Notice that the sum of squares term monotonically decreases for random data too. To account for this, let's test how much better the clustering of the data did, relative ot the random data. To do this, let's normalize the SoS of our data by subtracting the SoS of the random data.

In [13]:
diffW = kmW-kmCtrl

options(repr.plot.height=3.5 , repr.plot.width=3)
plot(diffW,type='o',font.lab=2, ylab='Within SoS',xlab='Clusters (k)')
title('Within SoS norm. to control')

Conclusion

At this point it is clear that the sum of squares is minized when four clusters are used. In this dataset, it is fairly easy to see, but I think this approach (normalizing to matched random data) should help in cases when the data are not separated so clearly.

A hierarchical diversion

Now, let's quickly look at hierarchichal clustering. In this algorithm, points are sequentially clustered according to the euclidean distance between them. We will do a clustering comparison between the x-y data from the ruspini dataset, relative to the randomly generated data.

In [10]:
options(repr.plot.height=6 , repr.plot.width=9)

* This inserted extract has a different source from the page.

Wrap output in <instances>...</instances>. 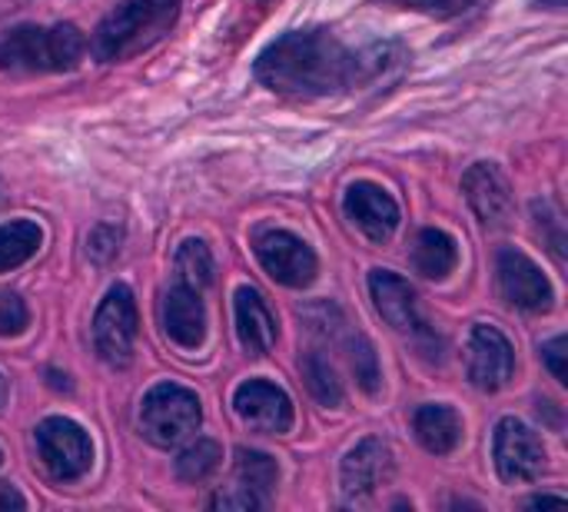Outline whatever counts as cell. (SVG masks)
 <instances>
[{"label":"cell","instance_id":"cell-32","mask_svg":"<svg viewBox=\"0 0 568 512\" xmlns=\"http://www.w3.org/2000/svg\"><path fill=\"white\" fill-rule=\"evenodd\" d=\"M10 506H13V510H23L27 500H23L10 483H3V486H0V510H10Z\"/></svg>","mask_w":568,"mask_h":512},{"label":"cell","instance_id":"cell-19","mask_svg":"<svg viewBox=\"0 0 568 512\" xmlns=\"http://www.w3.org/2000/svg\"><path fill=\"white\" fill-rule=\"evenodd\" d=\"M413 263L426 280H446L459 263V243L446 230H423L413 247Z\"/></svg>","mask_w":568,"mask_h":512},{"label":"cell","instance_id":"cell-9","mask_svg":"<svg viewBox=\"0 0 568 512\" xmlns=\"http://www.w3.org/2000/svg\"><path fill=\"white\" fill-rule=\"evenodd\" d=\"M493 460L506 483H532L549 466V453H546L542 440L536 436V430H529L526 423H519L513 416L499 420V426H496Z\"/></svg>","mask_w":568,"mask_h":512},{"label":"cell","instance_id":"cell-8","mask_svg":"<svg viewBox=\"0 0 568 512\" xmlns=\"http://www.w3.org/2000/svg\"><path fill=\"white\" fill-rule=\"evenodd\" d=\"M253 250L263 270L290 290H303L316 280V253L290 230H260L253 237Z\"/></svg>","mask_w":568,"mask_h":512},{"label":"cell","instance_id":"cell-23","mask_svg":"<svg viewBox=\"0 0 568 512\" xmlns=\"http://www.w3.org/2000/svg\"><path fill=\"white\" fill-rule=\"evenodd\" d=\"M176 283L203 293L213 283V253L203 240H183L176 257H173Z\"/></svg>","mask_w":568,"mask_h":512},{"label":"cell","instance_id":"cell-26","mask_svg":"<svg viewBox=\"0 0 568 512\" xmlns=\"http://www.w3.org/2000/svg\"><path fill=\"white\" fill-rule=\"evenodd\" d=\"M30 327L27 303L17 293H0V337H20Z\"/></svg>","mask_w":568,"mask_h":512},{"label":"cell","instance_id":"cell-29","mask_svg":"<svg viewBox=\"0 0 568 512\" xmlns=\"http://www.w3.org/2000/svg\"><path fill=\"white\" fill-rule=\"evenodd\" d=\"M210 510H223V512H253V510H266L256 496H250L246 490H240V486H226V490H220L213 500H210Z\"/></svg>","mask_w":568,"mask_h":512},{"label":"cell","instance_id":"cell-14","mask_svg":"<svg viewBox=\"0 0 568 512\" xmlns=\"http://www.w3.org/2000/svg\"><path fill=\"white\" fill-rule=\"evenodd\" d=\"M466 200L486 230H506L516 220L513 187L496 163H473L463 177Z\"/></svg>","mask_w":568,"mask_h":512},{"label":"cell","instance_id":"cell-20","mask_svg":"<svg viewBox=\"0 0 568 512\" xmlns=\"http://www.w3.org/2000/svg\"><path fill=\"white\" fill-rule=\"evenodd\" d=\"M280 483V466L273 456L260 450H236V466H233V486L246 490L256 496L263 506H270V496Z\"/></svg>","mask_w":568,"mask_h":512},{"label":"cell","instance_id":"cell-30","mask_svg":"<svg viewBox=\"0 0 568 512\" xmlns=\"http://www.w3.org/2000/svg\"><path fill=\"white\" fill-rule=\"evenodd\" d=\"M386 3L403 7V10L433 13V17H456V13H463L466 7H473L476 0H386Z\"/></svg>","mask_w":568,"mask_h":512},{"label":"cell","instance_id":"cell-11","mask_svg":"<svg viewBox=\"0 0 568 512\" xmlns=\"http://www.w3.org/2000/svg\"><path fill=\"white\" fill-rule=\"evenodd\" d=\"M466 367L469 380L483 393H499L516 377V350L496 327H473L469 347H466Z\"/></svg>","mask_w":568,"mask_h":512},{"label":"cell","instance_id":"cell-5","mask_svg":"<svg viewBox=\"0 0 568 512\" xmlns=\"http://www.w3.org/2000/svg\"><path fill=\"white\" fill-rule=\"evenodd\" d=\"M37 456L50 480L57 483H73L90 473L93 466V443L87 430L67 416H50L37 426Z\"/></svg>","mask_w":568,"mask_h":512},{"label":"cell","instance_id":"cell-36","mask_svg":"<svg viewBox=\"0 0 568 512\" xmlns=\"http://www.w3.org/2000/svg\"><path fill=\"white\" fill-rule=\"evenodd\" d=\"M0 460H3V456H0Z\"/></svg>","mask_w":568,"mask_h":512},{"label":"cell","instance_id":"cell-10","mask_svg":"<svg viewBox=\"0 0 568 512\" xmlns=\"http://www.w3.org/2000/svg\"><path fill=\"white\" fill-rule=\"evenodd\" d=\"M496 277H499V293L509 307H519L526 313H549L556 303V290L549 277L532 263L523 250H499L496 260Z\"/></svg>","mask_w":568,"mask_h":512},{"label":"cell","instance_id":"cell-34","mask_svg":"<svg viewBox=\"0 0 568 512\" xmlns=\"http://www.w3.org/2000/svg\"><path fill=\"white\" fill-rule=\"evenodd\" d=\"M3 396H7V383H3V377H0V406H3Z\"/></svg>","mask_w":568,"mask_h":512},{"label":"cell","instance_id":"cell-24","mask_svg":"<svg viewBox=\"0 0 568 512\" xmlns=\"http://www.w3.org/2000/svg\"><path fill=\"white\" fill-rule=\"evenodd\" d=\"M343 347H346V357H349V367H353V377H356L359 390L376 396L383 390V373H379V360H376L373 343L363 333H349L346 330Z\"/></svg>","mask_w":568,"mask_h":512},{"label":"cell","instance_id":"cell-1","mask_svg":"<svg viewBox=\"0 0 568 512\" xmlns=\"http://www.w3.org/2000/svg\"><path fill=\"white\" fill-rule=\"evenodd\" d=\"M389 60V47H376L373 53H353L329 30H296L260 53L256 80L273 93L313 100L376 77Z\"/></svg>","mask_w":568,"mask_h":512},{"label":"cell","instance_id":"cell-22","mask_svg":"<svg viewBox=\"0 0 568 512\" xmlns=\"http://www.w3.org/2000/svg\"><path fill=\"white\" fill-rule=\"evenodd\" d=\"M300 370H303V380H306V390L313 393L316 403L329 406V410H339L346 393H343V380L336 377L333 363L320 353V350H310L303 353L300 360Z\"/></svg>","mask_w":568,"mask_h":512},{"label":"cell","instance_id":"cell-13","mask_svg":"<svg viewBox=\"0 0 568 512\" xmlns=\"http://www.w3.org/2000/svg\"><path fill=\"white\" fill-rule=\"evenodd\" d=\"M233 410L253 433H266V436H286L296 420L286 390L266 380H246L243 386H236Z\"/></svg>","mask_w":568,"mask_h":512},{"label":"cell","instance_id":"cell-15","mask_svg":"<svg viewBox=\"0 0 568 512\" xmlns=\"http://www.w3.org/2000/svg\"><path fill=\"white\" fill-rule=\"evenodd\" d=\"M346 217L373 240V243H386L393 240L396 227H399V203L379 187V183H369V180H359L346 190Z\"/></svg>","mask_w":568,"mask_h":512},{"label":"cell","instance_id":"cell-3","mask_svg":"<svg viewBox=\"0 0 568 512\" xmlns=\"http://www.w3.org/2000/svg\"><path fill=\"white\" fill-rule=\"evenodd\" d=\"M83 50H87V40L73 23L13 27V30L0 33V70L63 73L80 63Z\"/></svg>","mask_w":568,"mask_h":512},{"label":"cell","instance_id":"cell-35","mask_svg":"<svg viewBox=\"0 0 568 512\" xmlns=\"http://www.w3.org/2000/svg\"><path fill=\"white\" fill-rule=\"evenodd\" d=\"M0 203H3V183H0Z\"/></svg>","mask_w":568,"mask_h":512},{"label":"cell","instance_id":"cell-28","mask_svg":"<svg viewBox=\"0 0 568 512\" xmlns=\"http://www.w3.org/2000/svg\"><path fill=\"white\" fill-rule=\"evenodd\" d=\"M116 250H120V230L110 227V223H100V227L90 233V240H87V253H90L97 263H106L110 257H116Z\"/></svg>","mask_w":568,"mask_h":512},{"label":"cell","instance_id":"cell-18","mask_svg":"<svg viewBox=\"0 0 568 512\" xmlns=\"http://www.w3.org/2000/svg\"><path fill=\"white\" fill-rule=\"evenodd\" d=\"M413 433L433 456H449L463 443V416L446 403H426L413 416Z\"/></svg>","mask_w":568,"mask_h":512},{"label":"cell","instance_id":"cell-17","mask_svg":"<svg viewBox=\"0 0 568 512\" xmlns=\"http://www.w3.org/2000/svg\"><path fill=\"white\" fill-rule=\"evenodd\" d=\"M163 330L173 343L183 350H200L206 340V310L196 290L190 287H173L163 297Z\"/></svg>","mask_w":568,"mask_h":512},{"label":"cell","instance_id":"cell-33","mask_svg":"<svg viewBox=\"0 0 568 512\" xmlns=\"http://www.w3.org/2000/svg\"><path fill=\"white\" fill-rule=\"evenodd\" d=\"M529 506H532V510H542V506H566V500H562V496H532Z\"/></svg>","mask_w":568,"mask_h":512},{"label":"cell","instance_id":"cell-6","mask_svg":"<svg viewBox=\"0 0 568 512\" xmlns=\"http://www.w3.org/2000/svg\"><path fill=\"white\" fill-rule=\"evenodd\" d=\"M369 293H373V303H376L379 317L396 333H403L406 340H413L426 357L433 353V347L439 350V340H436V333L429 330V320L419 310L416 290L403 277H396L389 270H373L369 273Z\"/></svg>","mask_w":568,"mask_h":512},{"label":"cell","instance_id":"cell-2","mask_svg":"<svg viewBox=\"0 0 568 512\" xmlns=\"http://www.w3.org/2000/svg\"><path fill=\"white\" fill-rule=\"evenodd\" d=\"M180 17V0H123L93 30V57L103 63L130 60L160 43Z\"/></svg>","mask_w":568,"mask_h":512},{"label":"cell","instance_id":"cell-12","mask_svg":"<svg viewBox=\"0 0 568 512\" xmlns=\"http://www.w3.org/2000/svg\"><path fill=\"white\" fill-rule=\"evenodd\" d=\"M393 473H396V460H393L389 443L366 436L343 460V470H339L343 496L349 503H366L393 480Z\"/></svg>","mask_w":568,"mask_h":512},{"label":"cell","instance_id":"cell-7","mask_svg":"<svg viewBox=\"0 0 568 512\" xmlns=\"http://www.w3.org/2000/svg\"><path fill=\"white\" fill-rule=\"evenodd\" d=\"M93 343L97 353L106 367L126 370L133 363V347H136V303L130 287L116 283L103 297L93 317Z\"/></svg>","mask_w":568,"mask_h":512},{"label":"cell","instance_id":"cell-4","mask_svg":"<svg viewBox=\"0 0 568 512\" xmlns=\"http://www.w3.org/2000/svg\"><path fill=\"white\" fill-rule=\"evenodd\" d=\"M203 423L200 396L180 383H156L140 403V433L160 450L186 443Z\"/></svg>","mask_w":568,"mask_h":512},{"label":"cell","instance_id":"cell-27","mask_svg":"<svg viewBox=\"0 0 568 512\" xmlns=\"http://www.w3.org/2000/svg\"><path fill=\"white\" fill-rule=\"evenodd\" d=\"M536 210V223L539 227H549L552 230V243H549V250H552V257L562 263V250H566V223H562V217H559V210L549 203V200H542V203H536L532 207Z\"/></svg>","mask_w":568,"mask_h":512},{"label":"cell","instance_id":"cell-21","mask_svg":"<svg viewBox=\"0 0 568 512\" xmlns=\"http://www.w3.org/2000/svg\"><path fill=\"white\" fill-rule=\"evenodd\" d=\"M43 243V230L33 220H10L0 227V273L23 267Z\"/></svg>","mask_w":568,"mask_h":512},{"label":"cell","instance_id":"cell-31","mask_svg":"<svg viewBox=\"0 0 568 512\" xmlns=\"http://www.w3.org/2000/svg\"><path fill=\"white\" fill-rule=\"evenodd\" d=\"M542 360L549 367V373L559 380V383H568V370H566V337H556L542 347Z\"/></svg>","mask_w":568,"mask_h":512},{"label":"cell","instance_id":"cell-16","mask_svg":"<svg viewBox=\"0 0 568 512\" xmlns=\"http://www.w3.org/2000/svg\"><path fill=\"white\" fill-rule=\"evenodd\" d=\"M233 310H236V337H240V347L246 350V357H253V360L266 357L276 347L280 327H276V317L266 307L263 293L253 287H240L233 297Z\"/></svg>","mask_w":568,"mask_h":512},{"label":"cell","instance_id":"cell-25","mask_svg":"<svg viewBox=\"0 0 568 512\" xmlns=\"http://www.w3.org/2000/svg\"><path fill=\"white\" fill-rule=\"evenodd\" d=\"M220 463H223V450L213 440H196L176 456V476L190 486H200L220 470Z\"/></svg>","mask_w":568,"mask_h":512}]
</instances>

ActualData  <- dist(df[,1:2])
hc <- hclust(ActualData, method="complete")
par(mfrow=c(1,2))
plot(hc)

RandomData <- dist(df[,3:4])
hc2 <- hclust(RandomData, method="complete")
plot(hc2)

Differential dendrograms

On the left is the data from the ruspini dataset, and on the right is the random data, as used in k-means clustering. Looks like there's a couple things to note. First, the bottom branches are all roughly the same height, as opposed to the random, which is more jagged. This is because the initial points in the acual dataset started closer, as seen on the original graph.

Secondly, it looks like 4 clusters occurs at a height of ~1.5 in the actual data, whereas in the random data, it occurs at ~2.3. So 4 cluster, as above, seems reasonable.

And the winner is...

Seems to me that hierarchical clustering is more error prone/arbitrary relative to the optimal normalized minimum of k-means.